*原文*:

研究課題
卵巣がんの中で治療抵抗性の卵巣明細胞腺癌について癌幹細胞の研究を進めている。手術検体を用いて癌幹細胞マーカーの候補であるALDH1の発現を免疫組織染色により検討し、その結果を組織型で分類し、予後との関連性を検討した。現時点では、明細胞癌においては、進行期との相関があり、I,II期に比べ、III,IV期の方がALDH1の発現率が有意に高いという結果が得られた。さらにALDH1の発現率が高い症例ほど無病生存期間が短いことを確認した。明細胞卵巣癌細胞株KOC7Cを用いて、卵巣癌幹細胞マーカーであるALDH1の陽性細胞と陰性細胞に分け、ROSの活性を試験的に検討したところ、陽性細胞の方がROS活性が低い傾向が見られた。ROSを抑制するメカニズムとしては、①ROS産生を抑制する、②産生されたROSを解毒化するという二つの経路が考えられる。②の経路において主要な働きをしているのが、Keap1-Nrf2シグナル経路である。このシグナル経路は、酸化ストレスに対する生体防御機構において重要な役割を果たしている。Nrf2が恒常的に安定化すると、抗癌剤に対して耐性になることが示されていることから癌幹細胞はNrf2を高発現することでROSなどの酸化ストレスを回避し、治療抵抗を示し生存し続けていることが想定された。卵巣明細胞腺癌において、ALDH1をマーカーとした癌幹細胞がNrf2を始めとした解毒、抗酸化作用に関わる遺伝子発現の活性化によりROS活性を低くし、治療抵抗性を誘導していることを示すことができた。

*取り組む課題*:
a - 卵巣明細胞腺癌に関する文章を2文で要約しなさい。
b - 卵巣明細胞腺癌に関する文章で、ALDH1陽性細胞と陰性細胞に分けてROSの活性を検討する際に用いられた細胞株は何か。
c - 卵巣明細胞腺癌に関する文章を、最後の文の後から書き継ぎなさい。
資料は使わなくてよい。

*提供資料*:
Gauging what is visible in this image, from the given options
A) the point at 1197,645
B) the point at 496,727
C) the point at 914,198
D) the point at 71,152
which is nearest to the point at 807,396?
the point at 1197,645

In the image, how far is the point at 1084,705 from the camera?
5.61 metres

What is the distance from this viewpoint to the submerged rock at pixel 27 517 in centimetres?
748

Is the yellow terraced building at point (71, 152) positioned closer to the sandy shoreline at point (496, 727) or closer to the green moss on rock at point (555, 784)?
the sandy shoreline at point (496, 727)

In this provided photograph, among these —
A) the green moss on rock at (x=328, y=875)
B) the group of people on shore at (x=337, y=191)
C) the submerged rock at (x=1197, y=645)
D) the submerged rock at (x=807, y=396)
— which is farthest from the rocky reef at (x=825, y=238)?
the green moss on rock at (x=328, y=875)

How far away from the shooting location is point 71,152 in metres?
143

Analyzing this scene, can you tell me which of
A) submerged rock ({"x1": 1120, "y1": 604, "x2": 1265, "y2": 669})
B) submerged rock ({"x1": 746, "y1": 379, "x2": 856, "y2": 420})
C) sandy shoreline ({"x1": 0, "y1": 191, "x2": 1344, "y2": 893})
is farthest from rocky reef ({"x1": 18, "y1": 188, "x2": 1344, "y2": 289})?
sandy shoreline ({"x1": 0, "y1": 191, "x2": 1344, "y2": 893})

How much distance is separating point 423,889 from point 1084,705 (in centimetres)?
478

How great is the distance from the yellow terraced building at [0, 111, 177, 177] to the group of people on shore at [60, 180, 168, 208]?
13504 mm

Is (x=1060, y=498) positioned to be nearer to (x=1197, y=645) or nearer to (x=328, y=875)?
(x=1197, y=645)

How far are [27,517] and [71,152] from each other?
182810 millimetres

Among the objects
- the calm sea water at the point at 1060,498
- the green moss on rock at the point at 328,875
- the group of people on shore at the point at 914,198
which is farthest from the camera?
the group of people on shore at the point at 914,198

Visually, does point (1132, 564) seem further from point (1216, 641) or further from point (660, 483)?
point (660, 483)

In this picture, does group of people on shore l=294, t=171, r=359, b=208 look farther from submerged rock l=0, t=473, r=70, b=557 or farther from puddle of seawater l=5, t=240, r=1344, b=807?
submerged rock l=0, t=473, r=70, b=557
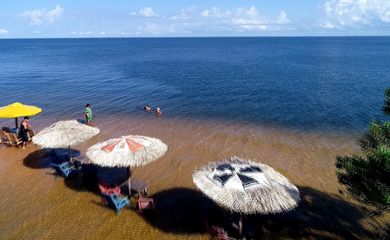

*解答*:
a - 卵巣明細胞腺癌の手術検体でALDH1の発現を調べた結果、III、IV期ではI、II期よりも発現率が有意に高く、発現率が高い症例ほど無病生存期間が短かった。さらに、ALDH1をマーカーとした癌幹細胞は、Nrf2を始めとする解毒・抗酸化作用に関わる遺伝子発現を活性化してROS活性を低くし、治療抵抗性を誘導していることが示された。

b - 明細胞卵巣癌細胞株KOC7Cである。

c -
2: おおむね順調に進展している
計画調書通りすすんでいるから。
ALDH1陽性細胞と陰性細胞での遺伝子発現の網羅的解析を進める。ソーティングにより分取したALDH1陽性細胞と陰性細胞から各々total RNAを抽出する。受託mRNA発現マイクロアレイの解析結果を元にデータマイニングを行い、ROS関連遺伝子を中心に、パスウェイ解析、GO解析等を行う。発現レベルが大きく異なる遺伝子に注目し、生化学的実験を行う。
購入予定していた消耗品の数が少なく済んだため。
抗体、試薬等を中心に購入し、学会発表等に活用する予定である。